Raised bed gardening is big business these days – you might have seen our Harrod Horticultural e-mail newsletter - penned by BBC Gardener’s World star Matthew Wilson no less – on the subject recently, and Sharon’s been making sure our Kitchen Garden raised beds are used to their full potential too. She’s prepared one of the Superior Raised Beds with a very sandy soil mix, especially for the carrots – and has been conscientiously covering and uncovering the tender seedlings with fleece and cloches during the recent cold snap.She’s planted out several different varieties and hopefully we’ll be grating, chopping and dicing them in a couple of months’ time!
Another early crop Sharon has steered through the choppy waters found in the Straits of March are the peas. Traditionally, these tasty legumes have hit the soil in late April or early May - when the threat of frost has all but receded – and have flourished through the warm summer months. However, as Sharon seems to have most of the world’s fleece stored up in the garden (and why not – you can never have enough fleece!) she’s planted out early and protected the young plants admirably. “I’ve used the very versatile Pea and Bean Hoops for support first and foremost,” Sharon reports, “but it’s also very adept at supporting a layer of fleece too.
The Douce Provence plants have flourished under the extra protection and all I need to do now is to keep them safe from the biggest pea pest in the garden – Dave the gardener!” she laughed.
Leaning Beans! On the flip side, in rather later than usual but giving their usual splash of spring colour to the garden at present, are the broad beans. The Kitchen Garden history books will show that we’ve planted the variety Super Aquadulce in January, or even late December, but Sharon’s gone for a slightly later planting of Bunyards’ Exhibition this year. Supporting these early season legumes has always been a task, and I’ve gone for the close planting option in the past, which relies upon the plants supporting each other. This has met with limited success – and harvesting has proved difficult too – so this year, Sharon’s enlisted some of the attractive willow hurdles to help. “Not only are the beans standing upright and well supported, but the hurdles look great as well," she says.

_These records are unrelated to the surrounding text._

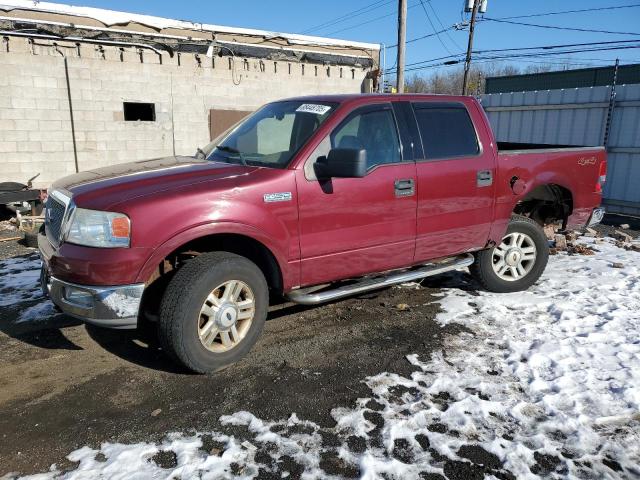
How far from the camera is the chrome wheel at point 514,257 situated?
5.35 metres

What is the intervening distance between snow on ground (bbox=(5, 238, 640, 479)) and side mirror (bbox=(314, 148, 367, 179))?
1.52 m

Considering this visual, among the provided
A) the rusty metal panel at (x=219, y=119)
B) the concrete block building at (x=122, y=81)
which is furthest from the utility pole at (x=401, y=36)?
the rusty metal panel at (x=219, y=119)

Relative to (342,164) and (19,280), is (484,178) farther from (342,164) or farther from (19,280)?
(19,280)

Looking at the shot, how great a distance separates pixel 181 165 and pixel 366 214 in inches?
61.2

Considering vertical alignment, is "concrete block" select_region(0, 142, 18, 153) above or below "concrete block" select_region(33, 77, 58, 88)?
below

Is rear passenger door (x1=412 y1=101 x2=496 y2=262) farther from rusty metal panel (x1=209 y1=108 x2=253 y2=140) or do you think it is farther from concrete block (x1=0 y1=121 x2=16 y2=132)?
concrete block (x1=0 y1=121 x2=16 y2=132)

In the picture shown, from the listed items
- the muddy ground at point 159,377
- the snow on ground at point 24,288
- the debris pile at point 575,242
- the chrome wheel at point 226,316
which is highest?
the chrome wheel at point 226,316

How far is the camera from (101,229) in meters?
3.24

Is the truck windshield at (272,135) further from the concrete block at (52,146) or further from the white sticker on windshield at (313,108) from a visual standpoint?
the concrete block at (52,146)

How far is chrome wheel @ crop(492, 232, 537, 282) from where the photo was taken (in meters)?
5.35

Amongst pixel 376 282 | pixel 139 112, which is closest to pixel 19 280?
pixel 376 282

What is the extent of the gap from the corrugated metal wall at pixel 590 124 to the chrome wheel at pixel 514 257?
248 inches

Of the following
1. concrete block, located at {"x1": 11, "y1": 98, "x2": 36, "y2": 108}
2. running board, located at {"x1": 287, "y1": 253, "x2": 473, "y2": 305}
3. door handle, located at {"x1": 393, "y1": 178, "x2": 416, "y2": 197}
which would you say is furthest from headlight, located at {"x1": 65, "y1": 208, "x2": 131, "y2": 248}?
concrete block, located at {"x1": 11, "y1": 98, "x2": 36, "y2": 108}

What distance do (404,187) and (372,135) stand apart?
0.52 m
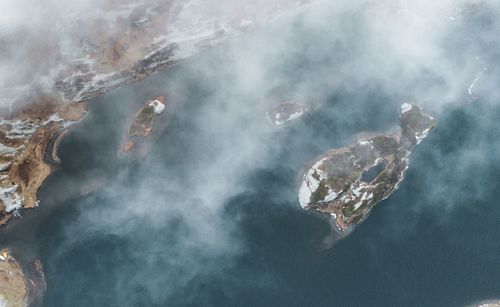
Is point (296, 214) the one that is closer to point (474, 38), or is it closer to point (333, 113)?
point (333, 113)

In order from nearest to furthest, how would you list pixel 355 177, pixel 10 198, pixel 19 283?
pixel 19 283 < pixel 10 198 < pixel 355 177

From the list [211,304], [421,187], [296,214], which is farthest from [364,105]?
[211,304]

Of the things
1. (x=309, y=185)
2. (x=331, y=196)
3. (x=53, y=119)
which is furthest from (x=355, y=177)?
(x=53, y=119)

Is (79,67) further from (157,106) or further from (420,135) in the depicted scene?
(420,135)

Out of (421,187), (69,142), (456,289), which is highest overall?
(69,142)

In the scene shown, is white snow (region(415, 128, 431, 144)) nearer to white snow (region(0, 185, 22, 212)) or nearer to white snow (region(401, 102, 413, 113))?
white snow (region(401, 102, 413, 113))

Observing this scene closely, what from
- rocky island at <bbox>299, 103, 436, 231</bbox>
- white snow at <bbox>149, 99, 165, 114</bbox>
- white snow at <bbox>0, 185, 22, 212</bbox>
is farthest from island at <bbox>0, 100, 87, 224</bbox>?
rocky island at <bbox>299, 103, 436, 231</bbox>
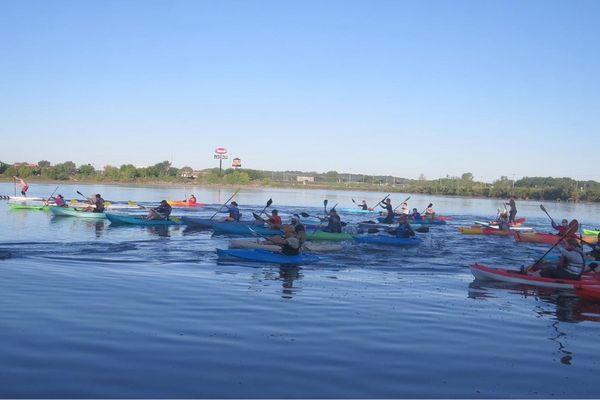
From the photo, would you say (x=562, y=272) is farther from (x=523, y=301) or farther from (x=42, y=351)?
(x=42, y=351)

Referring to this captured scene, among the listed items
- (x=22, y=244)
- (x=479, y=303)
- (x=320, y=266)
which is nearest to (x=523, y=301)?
(x=479, y=303)

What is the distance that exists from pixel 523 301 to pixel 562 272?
2.07 meters

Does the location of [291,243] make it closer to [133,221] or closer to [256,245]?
[256,245]

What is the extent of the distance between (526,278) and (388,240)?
958cm

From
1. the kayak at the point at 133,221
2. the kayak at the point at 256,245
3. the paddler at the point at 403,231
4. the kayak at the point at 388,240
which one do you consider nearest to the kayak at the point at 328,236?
the kayak at the point at 388,240

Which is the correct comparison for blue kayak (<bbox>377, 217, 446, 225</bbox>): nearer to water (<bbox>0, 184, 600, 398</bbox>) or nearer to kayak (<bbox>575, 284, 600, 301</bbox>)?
water (<bbox>0, 184, 600, 398</bbox>)

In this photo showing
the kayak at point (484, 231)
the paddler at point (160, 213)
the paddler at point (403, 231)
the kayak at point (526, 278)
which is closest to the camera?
the kayak at point (526, 278)

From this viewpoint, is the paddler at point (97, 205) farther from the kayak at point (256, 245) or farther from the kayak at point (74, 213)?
the kayak at point (256, 245)

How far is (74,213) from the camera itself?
3219cm

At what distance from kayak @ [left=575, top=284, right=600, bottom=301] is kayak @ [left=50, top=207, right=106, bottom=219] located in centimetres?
2397

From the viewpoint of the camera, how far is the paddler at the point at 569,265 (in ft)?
48.9

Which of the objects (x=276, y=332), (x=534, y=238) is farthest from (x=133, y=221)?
(x=276, y=332)

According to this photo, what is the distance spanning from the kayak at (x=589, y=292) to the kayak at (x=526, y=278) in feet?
0.96

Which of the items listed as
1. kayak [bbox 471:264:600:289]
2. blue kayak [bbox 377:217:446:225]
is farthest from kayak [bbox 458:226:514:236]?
kayak [bbox 471:264:600:289]
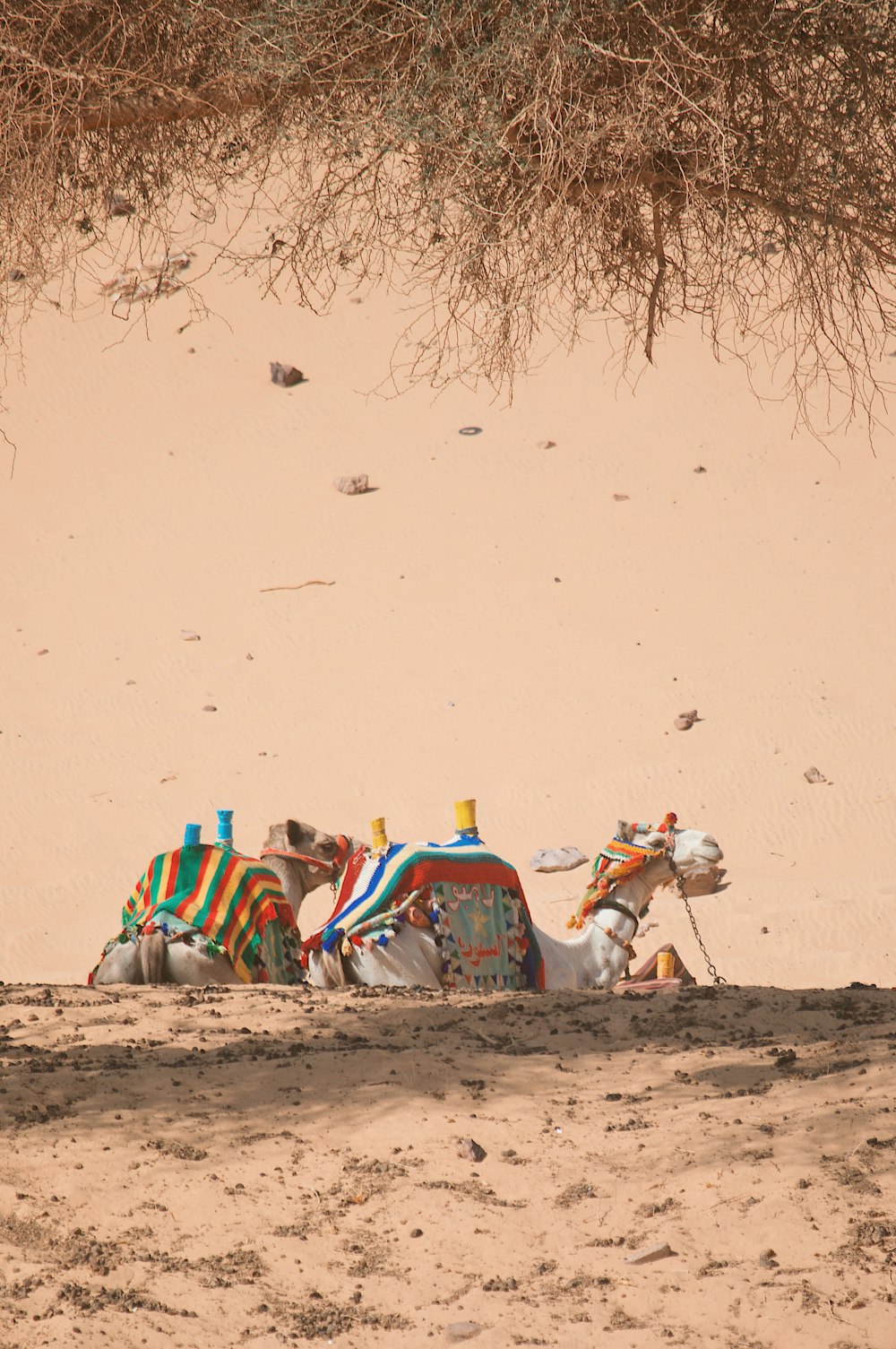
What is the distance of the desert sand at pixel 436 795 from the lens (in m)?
3.47

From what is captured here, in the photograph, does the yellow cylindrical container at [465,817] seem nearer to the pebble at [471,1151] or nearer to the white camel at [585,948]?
the white camel at [585,948]

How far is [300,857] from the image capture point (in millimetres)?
6945

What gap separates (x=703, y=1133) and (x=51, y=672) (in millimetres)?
12565

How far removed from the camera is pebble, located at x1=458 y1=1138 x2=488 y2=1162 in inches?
157

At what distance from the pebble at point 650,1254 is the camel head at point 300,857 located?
3687 millimetres

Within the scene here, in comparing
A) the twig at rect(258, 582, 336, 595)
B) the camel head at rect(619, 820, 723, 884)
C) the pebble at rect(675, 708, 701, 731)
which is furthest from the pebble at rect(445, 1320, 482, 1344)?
the twig at rect(258, 582, 336, 595)

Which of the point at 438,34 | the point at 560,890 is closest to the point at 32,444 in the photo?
the point at 560,890

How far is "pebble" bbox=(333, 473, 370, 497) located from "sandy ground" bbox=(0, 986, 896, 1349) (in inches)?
519

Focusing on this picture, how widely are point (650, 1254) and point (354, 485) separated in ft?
49.8

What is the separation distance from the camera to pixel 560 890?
1112 centimetres

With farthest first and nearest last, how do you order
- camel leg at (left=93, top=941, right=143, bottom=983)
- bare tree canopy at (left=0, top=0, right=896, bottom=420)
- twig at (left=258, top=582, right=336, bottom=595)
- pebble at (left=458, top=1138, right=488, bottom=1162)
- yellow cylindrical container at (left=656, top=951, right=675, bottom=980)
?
twig at (left=258, top=582, right=336, bottom=595) → yellow cylindrical container at (left=656, top=951, right=675, bottom=980) → camel leg at (left=93, top=941, right=143, bottom=983) → bare tree canopy at (left=0, top=0, right=896, bottom=420) → pebble at (left=458, top=1138, right=488, bottom=1162)

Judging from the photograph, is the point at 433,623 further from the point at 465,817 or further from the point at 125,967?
the point at 125,967

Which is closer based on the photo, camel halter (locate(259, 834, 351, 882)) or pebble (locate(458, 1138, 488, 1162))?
pebble (locate(458, 1138, 488, 1162))

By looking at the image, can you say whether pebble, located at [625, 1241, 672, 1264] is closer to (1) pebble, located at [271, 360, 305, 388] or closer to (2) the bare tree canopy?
(2) the bare tree canopy
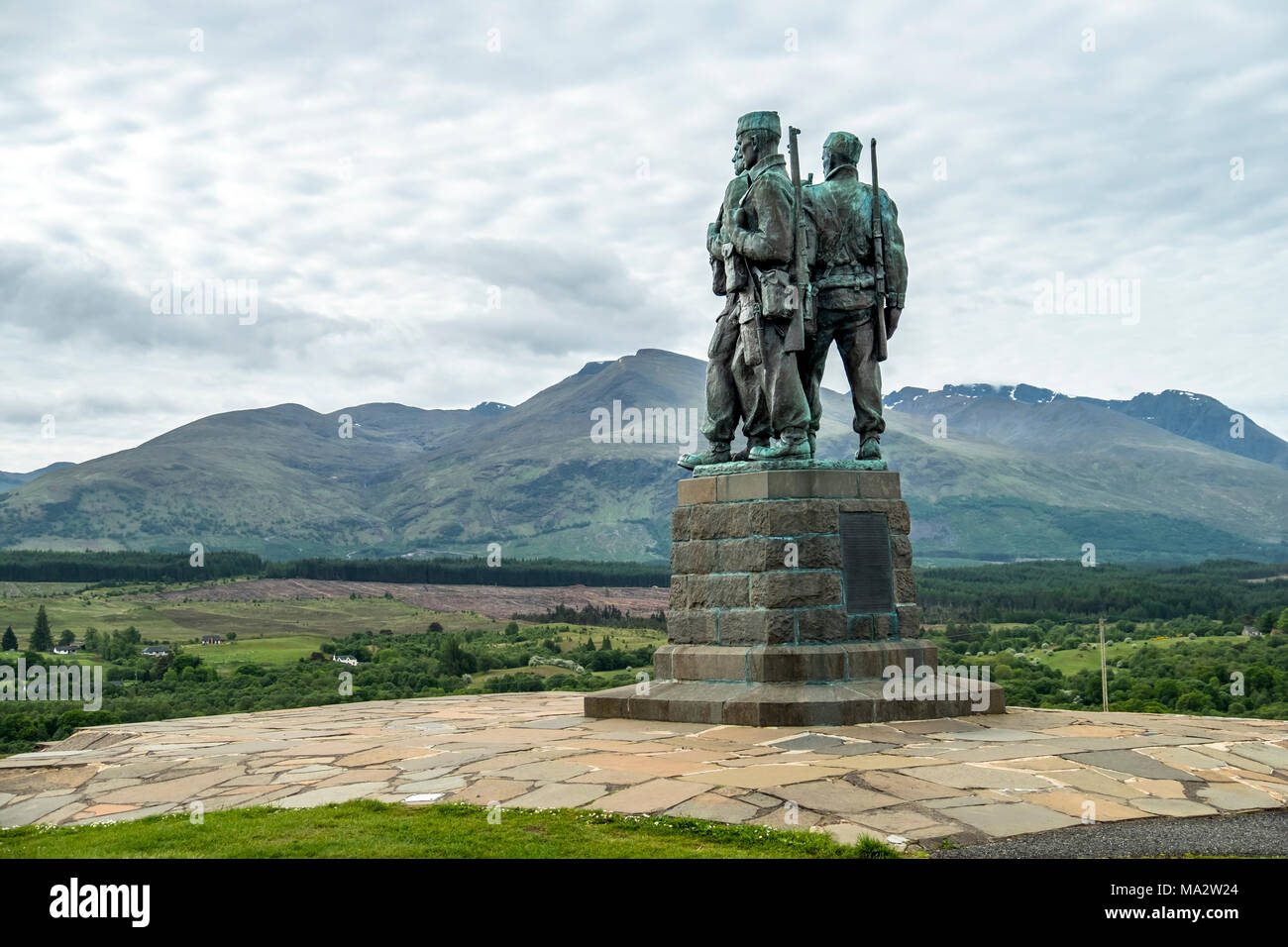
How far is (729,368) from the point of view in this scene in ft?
42.8

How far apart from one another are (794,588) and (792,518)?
712 millimetres

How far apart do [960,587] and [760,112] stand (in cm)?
10906

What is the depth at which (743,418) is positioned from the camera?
13109 millimetres

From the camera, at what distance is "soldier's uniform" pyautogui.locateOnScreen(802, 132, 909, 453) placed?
1240 centimetres

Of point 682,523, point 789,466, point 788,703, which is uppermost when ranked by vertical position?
point 789,466

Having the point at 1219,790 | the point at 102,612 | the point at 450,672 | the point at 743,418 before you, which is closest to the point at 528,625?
the point at 102,612

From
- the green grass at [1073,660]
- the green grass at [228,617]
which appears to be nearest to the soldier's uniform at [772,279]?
the green grass at [1073,660]

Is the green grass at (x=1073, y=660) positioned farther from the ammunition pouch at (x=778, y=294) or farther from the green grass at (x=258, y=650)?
the green grass at (x=258, y=650)

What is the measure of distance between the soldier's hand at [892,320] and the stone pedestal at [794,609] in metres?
1.64

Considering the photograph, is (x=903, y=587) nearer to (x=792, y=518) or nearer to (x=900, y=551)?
(x=900, y=551)

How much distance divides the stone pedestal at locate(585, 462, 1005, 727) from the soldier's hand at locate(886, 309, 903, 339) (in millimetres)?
1640

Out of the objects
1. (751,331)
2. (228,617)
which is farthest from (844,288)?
(228,617)

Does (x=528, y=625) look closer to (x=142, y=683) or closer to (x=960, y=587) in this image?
(x=142, y=683)

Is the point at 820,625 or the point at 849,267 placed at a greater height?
the point at 849,267
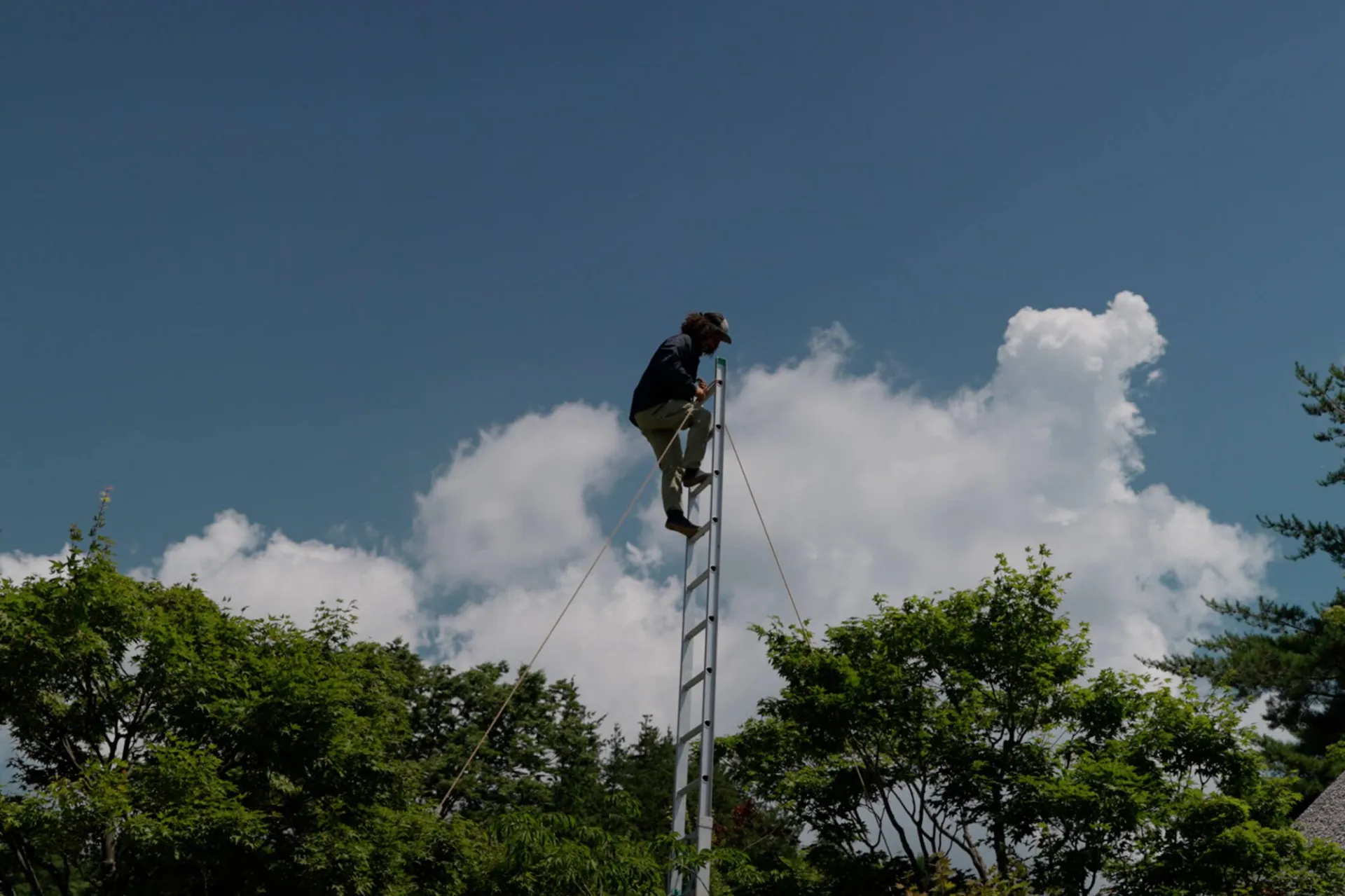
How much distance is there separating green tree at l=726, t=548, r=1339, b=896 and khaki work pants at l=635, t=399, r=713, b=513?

One of the original Kitchen Garden crops, the asparagus crowns in our perennial bed have been there right from the beginning. The spears have proved very popular with our culinary expert – one Stephanie Harrod, no less – and as a result, it’s been decided to increase the asparagus ‘acreage’ with immediate effect. Sharon takes up the story; “I’m in the process of extending the existing asparagus patch with some Connovers Collosal crowns, and I checked with the RHS for planting advice before I started. I’m using the compost made in our own composting area to line the planting trenches I’ve dug, and hopefully the spidery roots will appreciate it! All these frosty days are playing havoc with the existing asparagus, and we may have to wait a while for green shoots this year.”
And last month… You might remember from my last e-mail update that Sharon was dee-jaying at the greenhouse party! Well, she’s extended the ‘dance floor’ by replenishing the greenhouse border with a mix of leaf mould, very well rotted organic chicken manure and compost. “A sprinkling of tomato and cucumber fertiliser tops it off,” she says, and after three years of heavy tomato and cucumber growing, it’s long overdue.
And after the visit from top tree fruit pruning guru Graham Proctor of Crown Nurseries, Sharon’s produced her own guide to winter pruning which you can read on the extremely popular Harrod Horticultural weblog - accessible from the Garden Forum link on this page.
Ever popular is Dave, Head Gardener of the formal gardens surrounding the Kitchen Garden. He’s started mowing his lawn again but is still plagued by rabbits – he’s been spending many hours this past month creeping around with his beloved pink tub trug, filled with a mix of wormcast, sieved compost and grass seed, sprinkling this concoction onto the bare patches of lawn the rabbits are responsible for. Normally Dave will give us a quote, but as you may be reading this before 9am, we’ll refrain from repeating his words on this occasion!